Riemannian and Symplectic Geometry for Hierarchical Text-Driven Place Recognition

Abstract

Text-to-point-cloud localization enables robots to understand spatial positions through natural language descriptions, which is crucial for human-robot collaboration in applications such as autonomous driving and last-mile delivery. However, existing methods employ pooled global descriptors for similarity retrieval, which suffer from severe information loss and fail to capture discriminative scene structures. To address these issues, we propose SympLoc, a novel coarse-to-fine localization framework with multi-level alignment in the coarse stage. Different from previous methods that rely solely on global descriptors, our coarse stage consists of three complementary alignment levels: 1) Instance-level alignment establishes direct correspondence between individual object instances in point clouds and textual hints through Riemannian self-attention in hyperbolic space; 2) Relation-level alignment explicitly models pairwise spatial relationships between objects using the Information-Symplectic Relation Encoder (ISRE), which reformulates relation features through Fisher-Rao metric and Hamiltonian dynamics for uncertainty-aware geometrically consistent propagation; 3) Global-level alignment synthesizes discriminative global descriptors via the Spectral Manifold Transform (SMT) that extracts structural invariants through graph spectral analysis. This hierarchical alignment strategy progressively captures fine-grained to coarse-grained scene semantics, enabling robust cross-modal retrieval.

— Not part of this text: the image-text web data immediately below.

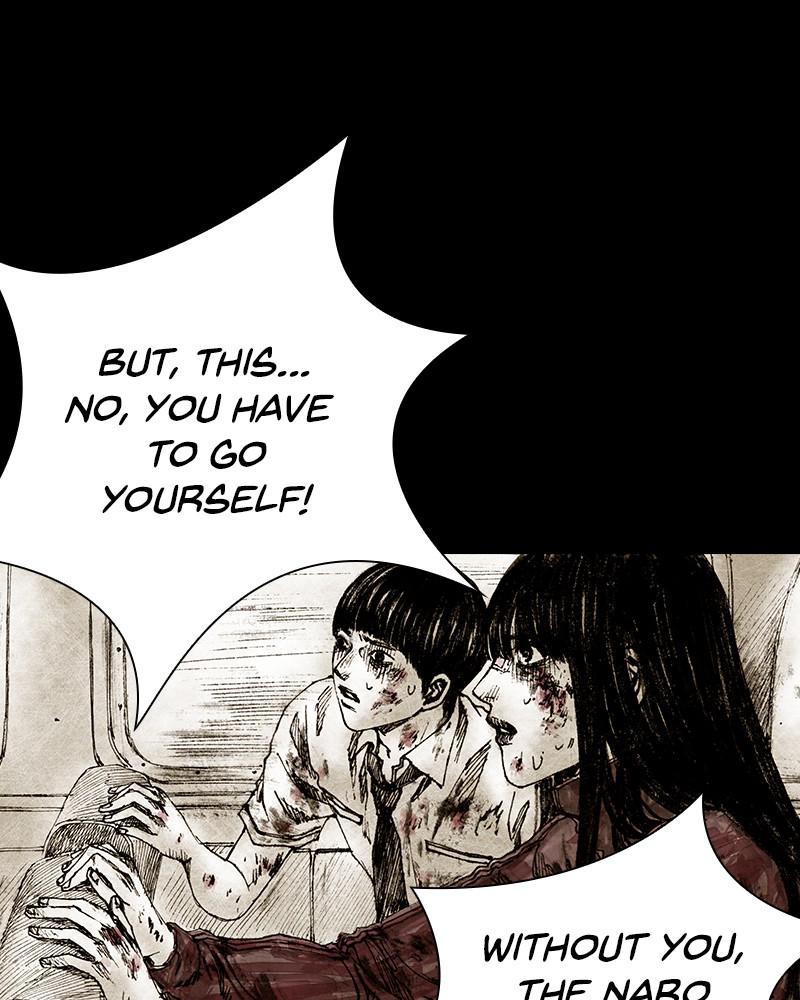 Read Distant Sky en Manga Online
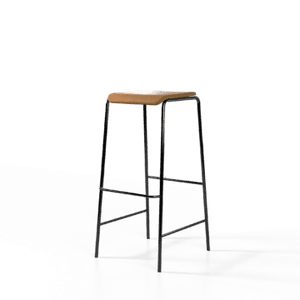 Lean 4 Stool - Stool by David Design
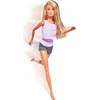 Image de Poupée articulée Steffi Just Move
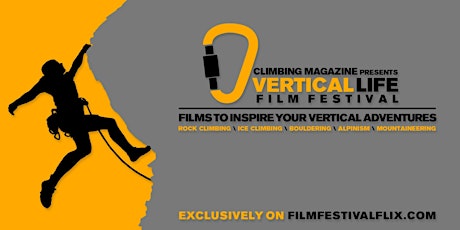 Vertical Life Film Festival Launch Party primary image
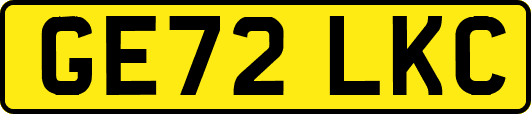 GE72LKC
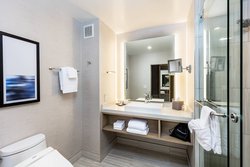  - Courtyard by Marriott Hotel Monterey Park - I-10, Exit 23A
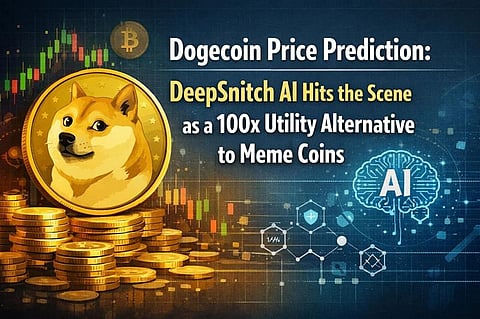 Dogecoin Price Prediction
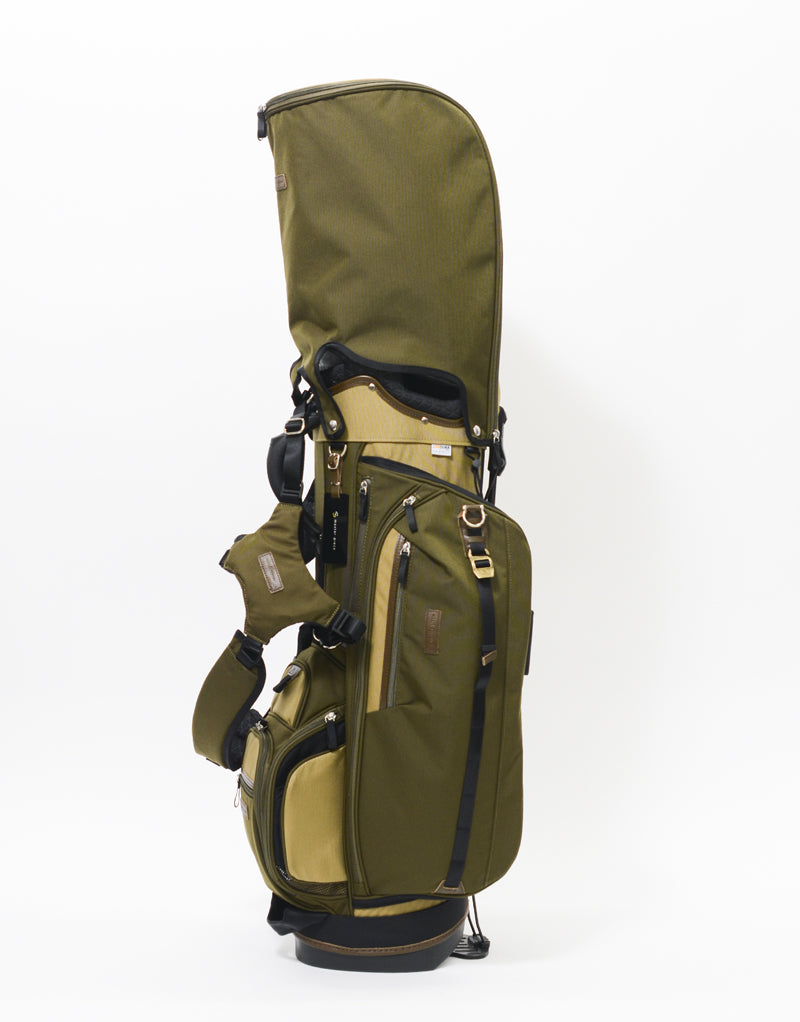 potential GOLF Caddie Bag No.02630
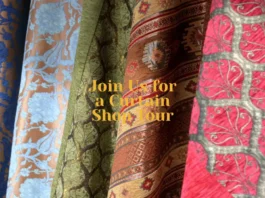 Curtain Shop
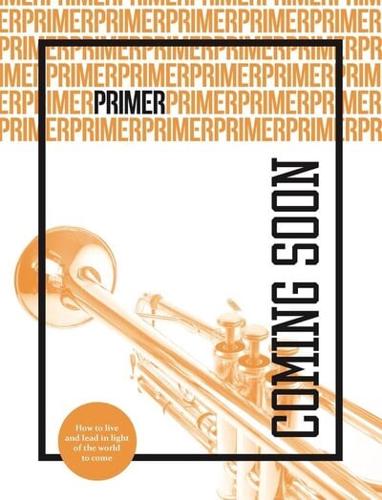 Coming Soon - Primer Issue 5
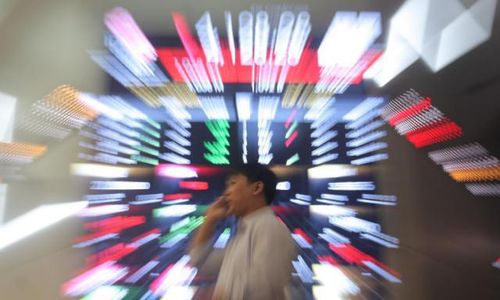 BURSA SAHAM : Indeks MSCI Emerging Markets Rebound 0,2% Dipicu Penguatan Bursa Brazil dan Rusia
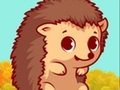 Gioco Springy Hedgehog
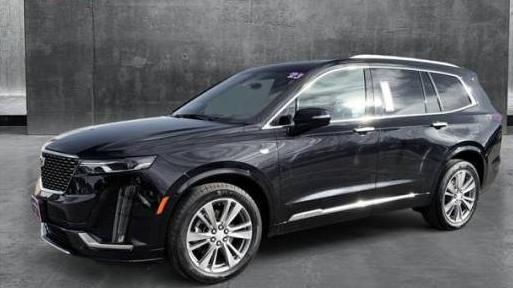 CADILLAC XT6 2023 1GYKPDRS0PZ181908 image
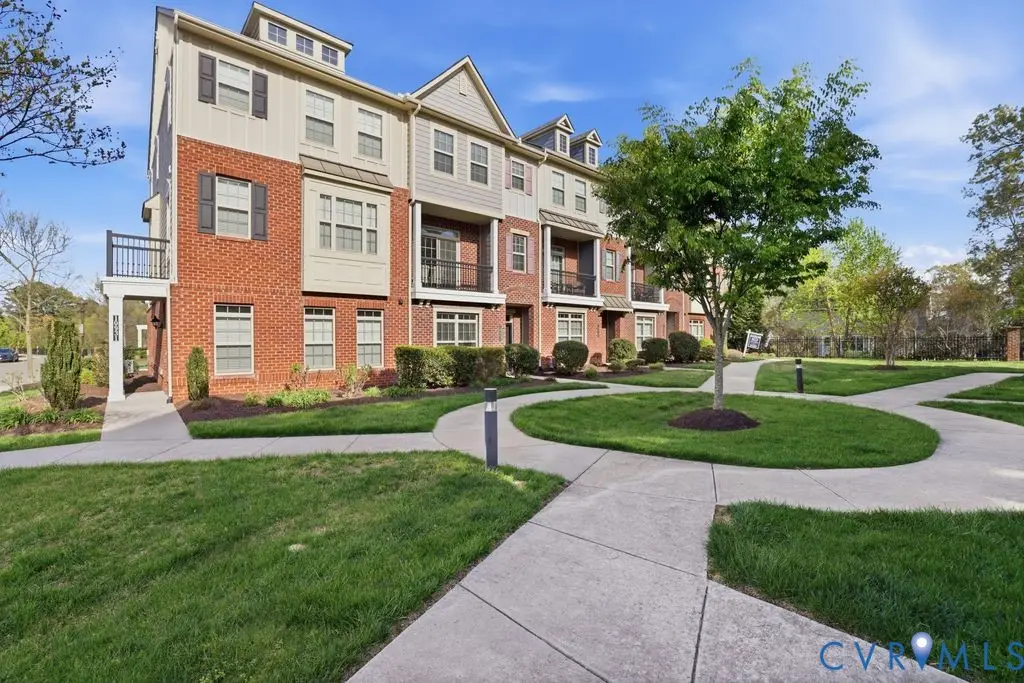 10933 Parkshire Lane, Henrico, VA 23233 - #1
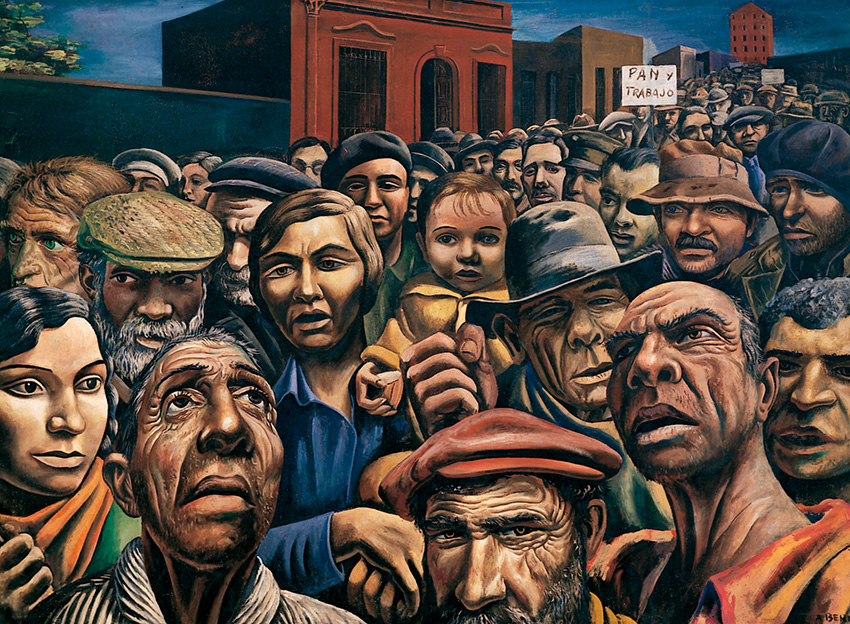 Cuándo el pueblo es soberano? | Genís Plana | El Viejo Topo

Extensive experiments on the KITTI360Pose dataset demonstrate that SympLoc achieves a 19% improvement in Top-1 recall@10m compared to existing state-of-the-art approaches.

Paper Structure

This paper contains 23 sections, 26 equations, 2 figures, 4 tables.

Figures (2)

  • Figure 1: Overview of SympLoc, a coarse-to-fine framework for language-guided 3D point cloud localization. The framework comprises three complementary alignment modules in coarse stage: 1) Relation Level Alignment with the Information-Symplectic Relation Encoder (ISRE), which models pairwise spatial relationships through differential geometry; 2) Global Level Alignment with the Spectral Manifold Transform (SMT), which extracts structural invariants via Chebyshev spectral filtering; and 3) Instance Level Alignment with the Riemannian Instance Enhancer (RIE), which embeds features into hyperbolic space to capture hierarchical scene structures. The coarse stage retrieves the most relevant submap via multi-branch similarity aggregation, while the fine stage predicts the precise spatial location through cascaded cross-attention and MLP regression.
  • Figure 2: In this visualization analysis experiment, we present the textual descriptions, the point clouds of the actual location (ground truth), and the top K retrieved point-cloud submaps. We mark the retrieved position in each submap with a star symbol. If the Euclidean distance between the retrieved coordinates and the actual coordinates is within 15 meters, we consider this retrieval correct and highlight the submap with a green box. Incorrect submaps are marked with red boxes.